Owein abrió lentamente la puerta del dormitorio, entró en la habitación y se sobresaltó cuando la puerta se cerró a sus espaldas con un ruido fuerte. Las cortinas estaban corridas sobre las ventanas de plomo. En un extremo de la habitación había un gran hogar, donde ardía un hermoso fuego que calentaba el ambiente. La habitación estaba bien equipada con fuertes muebles de roble; y la gran cama con baldaquino le llamó de inmediato la atención. Las cortinas de la cama estaban cerradas casi por completo.

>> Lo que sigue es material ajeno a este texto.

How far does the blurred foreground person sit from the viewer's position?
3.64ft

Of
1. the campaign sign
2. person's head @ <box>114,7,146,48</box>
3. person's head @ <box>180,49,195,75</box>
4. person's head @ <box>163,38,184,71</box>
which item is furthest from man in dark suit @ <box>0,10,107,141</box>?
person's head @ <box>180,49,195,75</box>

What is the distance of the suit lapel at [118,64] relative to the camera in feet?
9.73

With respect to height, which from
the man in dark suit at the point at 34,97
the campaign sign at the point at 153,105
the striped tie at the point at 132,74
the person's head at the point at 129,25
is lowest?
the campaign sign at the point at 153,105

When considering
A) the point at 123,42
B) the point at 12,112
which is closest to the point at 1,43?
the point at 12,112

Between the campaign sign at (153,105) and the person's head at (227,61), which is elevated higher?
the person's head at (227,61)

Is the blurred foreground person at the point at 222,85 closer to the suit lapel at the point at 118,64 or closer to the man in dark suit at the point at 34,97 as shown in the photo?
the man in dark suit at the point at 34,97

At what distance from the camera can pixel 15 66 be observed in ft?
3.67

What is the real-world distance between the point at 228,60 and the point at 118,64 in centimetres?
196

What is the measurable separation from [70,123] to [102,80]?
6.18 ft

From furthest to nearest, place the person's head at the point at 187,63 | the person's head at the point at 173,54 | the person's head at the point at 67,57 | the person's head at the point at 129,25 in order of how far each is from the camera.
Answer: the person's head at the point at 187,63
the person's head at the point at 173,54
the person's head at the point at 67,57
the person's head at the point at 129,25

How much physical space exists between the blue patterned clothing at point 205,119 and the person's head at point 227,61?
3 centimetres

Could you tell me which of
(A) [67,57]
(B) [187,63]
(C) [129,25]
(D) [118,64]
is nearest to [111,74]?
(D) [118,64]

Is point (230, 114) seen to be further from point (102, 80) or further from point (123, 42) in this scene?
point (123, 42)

– ¿Owein? -La voz sonó pequeña y joven.

– Sí, soy yo, Rosamund -le respondió, acercándose a la cama por donde las cortinas se abrían apenas y revelaban a su novia sentada muy derecha contra las almohadas y apretando la manta contra el pecho. Tenía los cabellos sueltos sobre los hombros desnudos.

– Ven a la cama -lo invitó ella, ya con un poco más de voz.

– ¿Estás tan impaciente? -bromeó él, comenzando a desvestirse.

– ¿Tú no? -replicó ella, traviesa.

Él rió.

– Para ser virgen, eres una muchacha muy atrevida. -Se quitó la ropa lo más rápido que pudo sin parecer ansioso, aunque la verdad era que sí estaba impaciente por reunirse con ella en la cama. Se desvistió de espaldas a Rosamund.

– Ah, qué lindo trasero tienes -dijo ella, picara, cuando él se quitó la ropa interior-, pero qué piernas tan peludas. ¿El resto de tu cuerpo es así de lanudo? Eres como una de mis buenas ovejas.

Él se dio vuelta.

– Seré un carnero para tu dulce ovejita. -Ya estaba completamente desnudo.